(Spatial question data)

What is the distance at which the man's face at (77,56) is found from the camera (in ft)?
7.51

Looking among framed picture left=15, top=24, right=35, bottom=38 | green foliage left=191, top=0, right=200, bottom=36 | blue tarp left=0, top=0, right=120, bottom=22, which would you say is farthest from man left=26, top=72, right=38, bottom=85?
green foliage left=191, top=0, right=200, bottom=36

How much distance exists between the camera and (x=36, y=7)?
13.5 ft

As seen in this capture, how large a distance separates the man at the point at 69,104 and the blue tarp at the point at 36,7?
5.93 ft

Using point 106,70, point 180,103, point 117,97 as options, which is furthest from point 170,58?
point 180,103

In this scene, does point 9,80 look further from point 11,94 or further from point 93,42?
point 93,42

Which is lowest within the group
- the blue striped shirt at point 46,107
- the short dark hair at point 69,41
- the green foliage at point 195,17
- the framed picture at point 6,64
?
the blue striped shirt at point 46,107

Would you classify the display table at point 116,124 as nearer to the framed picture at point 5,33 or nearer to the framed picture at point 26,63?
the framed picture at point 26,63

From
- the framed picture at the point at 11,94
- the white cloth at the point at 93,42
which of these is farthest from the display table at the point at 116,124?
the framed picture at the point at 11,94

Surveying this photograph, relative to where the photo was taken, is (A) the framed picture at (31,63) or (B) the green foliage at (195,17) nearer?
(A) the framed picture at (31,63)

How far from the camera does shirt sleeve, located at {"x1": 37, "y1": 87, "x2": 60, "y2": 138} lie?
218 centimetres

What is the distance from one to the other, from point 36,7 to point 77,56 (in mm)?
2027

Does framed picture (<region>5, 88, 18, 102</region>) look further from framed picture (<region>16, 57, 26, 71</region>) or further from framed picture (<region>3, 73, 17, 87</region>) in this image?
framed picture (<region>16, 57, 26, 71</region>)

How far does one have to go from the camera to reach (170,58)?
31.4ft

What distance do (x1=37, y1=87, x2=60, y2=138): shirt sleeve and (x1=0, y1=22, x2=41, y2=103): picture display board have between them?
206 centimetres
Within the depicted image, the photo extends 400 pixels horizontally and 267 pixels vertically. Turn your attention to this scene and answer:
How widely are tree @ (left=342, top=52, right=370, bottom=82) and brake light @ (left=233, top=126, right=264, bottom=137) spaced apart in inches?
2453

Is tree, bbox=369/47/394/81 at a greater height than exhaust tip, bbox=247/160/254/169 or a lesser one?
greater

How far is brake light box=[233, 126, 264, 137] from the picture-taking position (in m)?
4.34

#### [Work required]
Write out the data again from the line containing "Is tree, bbox=369/47/394/81" through the last line, renaming "exhaust tip" to "tailpipe" and leaving everything else as it is.

#### [Exercise response]
Is tree, bbox=369/47/394/81 at a greater height than tailpipe, bbox=247/160/254/169 or a lesser one?
greater

How far is brake light box=[233, 126, 264, 137] from the picture-taking position (in m)?
4.34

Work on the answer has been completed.